Life is impermanent and time awaits no one. I respectfully listen to the Buddha Dharma every day. I oblige myself in leading everyone to the Buddha Dharma listening sessions and to learn from precious books such as the ‘The Supreme and Unsurpassable Mahamudra of Liberation” and ‘Learning from the Buddha” regardless of inclement weather conditions such as heavy rain or snow. It requires determination and persistence on the path of self-cultivation. There were times that some Buddhist brothers and sisters dissipated, regressed, or strayed away from following the Dharma. I would bring it to their attention and advise them on that. Together with other Buddhist brothers and sisters, we did our best in chanting sutras for the deceased whenever we got the chance to participate. We donated the proceeds from those events to releasing living beings.
I also advocated at home the practices of no-kill and releasing living beings.

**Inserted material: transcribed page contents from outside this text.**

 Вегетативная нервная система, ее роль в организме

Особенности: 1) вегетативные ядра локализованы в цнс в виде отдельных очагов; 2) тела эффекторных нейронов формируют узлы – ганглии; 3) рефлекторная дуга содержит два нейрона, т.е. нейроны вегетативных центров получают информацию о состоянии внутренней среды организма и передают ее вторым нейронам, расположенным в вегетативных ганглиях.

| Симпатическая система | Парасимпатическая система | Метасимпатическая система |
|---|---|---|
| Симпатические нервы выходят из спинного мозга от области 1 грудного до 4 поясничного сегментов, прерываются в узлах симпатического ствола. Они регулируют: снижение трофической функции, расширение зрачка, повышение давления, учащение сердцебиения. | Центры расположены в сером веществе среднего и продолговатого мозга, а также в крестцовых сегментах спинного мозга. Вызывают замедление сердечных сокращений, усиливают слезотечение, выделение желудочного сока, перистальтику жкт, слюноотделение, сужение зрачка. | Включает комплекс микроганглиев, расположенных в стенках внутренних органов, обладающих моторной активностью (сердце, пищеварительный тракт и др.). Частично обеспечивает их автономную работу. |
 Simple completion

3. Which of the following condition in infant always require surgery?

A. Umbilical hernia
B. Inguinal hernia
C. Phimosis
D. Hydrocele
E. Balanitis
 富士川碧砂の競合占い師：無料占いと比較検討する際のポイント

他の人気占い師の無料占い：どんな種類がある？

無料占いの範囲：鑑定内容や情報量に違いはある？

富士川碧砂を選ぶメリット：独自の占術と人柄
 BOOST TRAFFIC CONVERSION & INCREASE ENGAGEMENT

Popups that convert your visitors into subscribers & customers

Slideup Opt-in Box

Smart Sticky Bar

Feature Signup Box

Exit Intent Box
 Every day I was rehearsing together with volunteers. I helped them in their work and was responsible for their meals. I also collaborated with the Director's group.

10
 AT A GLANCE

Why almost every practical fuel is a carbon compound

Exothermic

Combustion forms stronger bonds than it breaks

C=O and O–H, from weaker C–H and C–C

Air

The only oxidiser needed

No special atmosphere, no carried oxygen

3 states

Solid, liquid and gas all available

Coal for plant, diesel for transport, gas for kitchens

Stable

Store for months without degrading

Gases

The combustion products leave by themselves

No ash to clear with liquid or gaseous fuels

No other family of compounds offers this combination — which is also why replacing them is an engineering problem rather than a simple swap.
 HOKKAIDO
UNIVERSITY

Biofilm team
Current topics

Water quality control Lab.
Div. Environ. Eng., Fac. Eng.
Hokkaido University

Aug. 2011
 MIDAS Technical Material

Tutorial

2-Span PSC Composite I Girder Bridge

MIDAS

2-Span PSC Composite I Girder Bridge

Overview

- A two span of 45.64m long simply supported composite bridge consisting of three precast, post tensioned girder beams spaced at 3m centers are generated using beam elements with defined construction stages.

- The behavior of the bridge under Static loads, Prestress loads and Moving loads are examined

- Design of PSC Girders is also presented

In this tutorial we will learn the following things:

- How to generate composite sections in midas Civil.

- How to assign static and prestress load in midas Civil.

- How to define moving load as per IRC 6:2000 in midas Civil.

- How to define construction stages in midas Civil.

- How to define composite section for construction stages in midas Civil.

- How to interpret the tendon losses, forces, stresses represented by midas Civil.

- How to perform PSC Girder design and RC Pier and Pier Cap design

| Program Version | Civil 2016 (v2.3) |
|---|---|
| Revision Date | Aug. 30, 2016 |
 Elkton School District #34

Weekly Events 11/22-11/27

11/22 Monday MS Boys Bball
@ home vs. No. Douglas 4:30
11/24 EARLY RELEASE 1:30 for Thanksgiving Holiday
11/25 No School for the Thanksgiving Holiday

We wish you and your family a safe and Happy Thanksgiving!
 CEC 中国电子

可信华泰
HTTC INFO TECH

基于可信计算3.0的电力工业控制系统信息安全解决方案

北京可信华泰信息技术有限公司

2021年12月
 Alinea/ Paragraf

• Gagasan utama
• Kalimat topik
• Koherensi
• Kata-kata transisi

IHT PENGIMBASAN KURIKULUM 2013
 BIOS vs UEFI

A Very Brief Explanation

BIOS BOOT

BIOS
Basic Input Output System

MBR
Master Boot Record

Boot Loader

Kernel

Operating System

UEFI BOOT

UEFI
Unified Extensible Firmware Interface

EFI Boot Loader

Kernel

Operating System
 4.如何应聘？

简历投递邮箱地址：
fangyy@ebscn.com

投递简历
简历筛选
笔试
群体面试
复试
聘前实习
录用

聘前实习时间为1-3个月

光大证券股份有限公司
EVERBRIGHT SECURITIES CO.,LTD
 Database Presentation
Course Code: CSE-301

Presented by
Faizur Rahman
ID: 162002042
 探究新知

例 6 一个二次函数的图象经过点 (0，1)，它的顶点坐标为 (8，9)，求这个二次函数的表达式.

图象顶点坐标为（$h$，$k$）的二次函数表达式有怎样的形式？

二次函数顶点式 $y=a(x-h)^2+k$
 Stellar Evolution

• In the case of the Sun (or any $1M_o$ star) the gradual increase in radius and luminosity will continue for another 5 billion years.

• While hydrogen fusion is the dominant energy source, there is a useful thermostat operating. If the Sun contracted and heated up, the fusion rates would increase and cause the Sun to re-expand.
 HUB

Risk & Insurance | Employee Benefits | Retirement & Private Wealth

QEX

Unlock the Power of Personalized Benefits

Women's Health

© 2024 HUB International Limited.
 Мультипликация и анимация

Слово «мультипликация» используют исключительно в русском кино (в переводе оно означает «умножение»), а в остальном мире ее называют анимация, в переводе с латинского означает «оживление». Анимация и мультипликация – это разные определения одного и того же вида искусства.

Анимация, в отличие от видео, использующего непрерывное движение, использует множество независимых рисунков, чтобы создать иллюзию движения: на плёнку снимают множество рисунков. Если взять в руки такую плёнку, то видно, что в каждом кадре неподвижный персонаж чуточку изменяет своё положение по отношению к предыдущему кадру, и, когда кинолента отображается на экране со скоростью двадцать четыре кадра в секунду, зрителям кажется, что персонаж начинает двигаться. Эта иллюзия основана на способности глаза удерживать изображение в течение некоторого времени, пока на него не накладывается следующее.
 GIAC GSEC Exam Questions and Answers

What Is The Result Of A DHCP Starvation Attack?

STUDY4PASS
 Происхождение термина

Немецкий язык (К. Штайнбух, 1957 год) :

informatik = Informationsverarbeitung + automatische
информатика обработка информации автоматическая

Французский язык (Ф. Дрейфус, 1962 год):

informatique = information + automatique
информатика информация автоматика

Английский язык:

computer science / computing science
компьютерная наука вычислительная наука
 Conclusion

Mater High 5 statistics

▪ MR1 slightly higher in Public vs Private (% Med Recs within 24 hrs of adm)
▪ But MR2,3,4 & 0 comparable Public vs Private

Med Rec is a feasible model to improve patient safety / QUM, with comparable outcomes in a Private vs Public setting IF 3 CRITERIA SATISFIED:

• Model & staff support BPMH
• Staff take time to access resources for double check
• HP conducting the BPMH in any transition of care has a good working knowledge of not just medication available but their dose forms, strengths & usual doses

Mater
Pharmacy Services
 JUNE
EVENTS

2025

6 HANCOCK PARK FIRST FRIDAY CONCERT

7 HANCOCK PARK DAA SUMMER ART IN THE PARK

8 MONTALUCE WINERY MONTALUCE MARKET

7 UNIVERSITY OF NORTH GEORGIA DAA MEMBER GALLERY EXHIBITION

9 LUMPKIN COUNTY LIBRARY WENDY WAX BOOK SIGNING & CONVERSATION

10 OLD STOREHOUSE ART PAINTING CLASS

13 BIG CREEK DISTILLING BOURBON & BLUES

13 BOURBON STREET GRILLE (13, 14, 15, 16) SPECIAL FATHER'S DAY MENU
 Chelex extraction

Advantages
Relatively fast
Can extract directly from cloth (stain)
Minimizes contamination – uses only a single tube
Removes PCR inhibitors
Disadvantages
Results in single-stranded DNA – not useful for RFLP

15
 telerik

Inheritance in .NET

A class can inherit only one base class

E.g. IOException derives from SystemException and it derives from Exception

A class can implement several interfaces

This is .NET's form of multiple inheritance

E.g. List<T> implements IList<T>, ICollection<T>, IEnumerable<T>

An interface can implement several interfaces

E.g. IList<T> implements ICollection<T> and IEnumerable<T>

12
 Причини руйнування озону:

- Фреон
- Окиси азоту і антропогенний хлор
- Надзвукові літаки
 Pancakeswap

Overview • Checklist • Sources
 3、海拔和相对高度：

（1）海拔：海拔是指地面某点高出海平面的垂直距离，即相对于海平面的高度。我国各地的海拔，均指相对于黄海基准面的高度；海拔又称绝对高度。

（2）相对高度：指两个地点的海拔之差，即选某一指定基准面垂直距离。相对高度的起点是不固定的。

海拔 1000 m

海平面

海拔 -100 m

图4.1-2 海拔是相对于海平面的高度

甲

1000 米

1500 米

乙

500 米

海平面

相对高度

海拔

There was a time that a friend bought us a box of crabs. My husband was happy and ready to indulge himself in having a meal of those crabs. I asked him nicely to release them back to the wild when I sensed that they were about to suffer but he refused. Every living being was my family. How could I not do anything when they were about to be cooked?
My husband asked me to make dinner around dinner time. I laid in bed crying with my limbs moving randomly in the air. My husband was in shock and asked me what happened. I rolled myself around in bed even more and told him that countless crabs were asking me to save them and how they pinched me when I didn’t agree to it, which hurt very bad. I asked him to release those crabs to save me for the sake of me being his wife. He agreed reluctantly to release them after he saw how much I suffered. My “sufferings’ were instantly alleviated. It was my way of improvising a rescue plan for those crabs. It was also a result of listening respectfully to the Buddha Dharma that I started to have benevolence and compassion, refraining myself from killing lives and protecting them.
Time flies. The result over the past six years of learning Buddha Dharma and cultivating myself has surpassed that of the past sixty years of dream-like lifestyle. In comparison with the haze of confusion in the past, the goal of my cultivation has great clarity, which is to benefit living beings and end the cycle of birth and death. I’m thankful for the opportunity of learning orthodox Buddha Dharma. I’m determined to diligently cultivate myself to achieve liberation to benefit myself and others. It would be very foolish of me not to take advantage of this great opportunity to learn the Buddha Dharma and cultivate myself, wouldn’t it?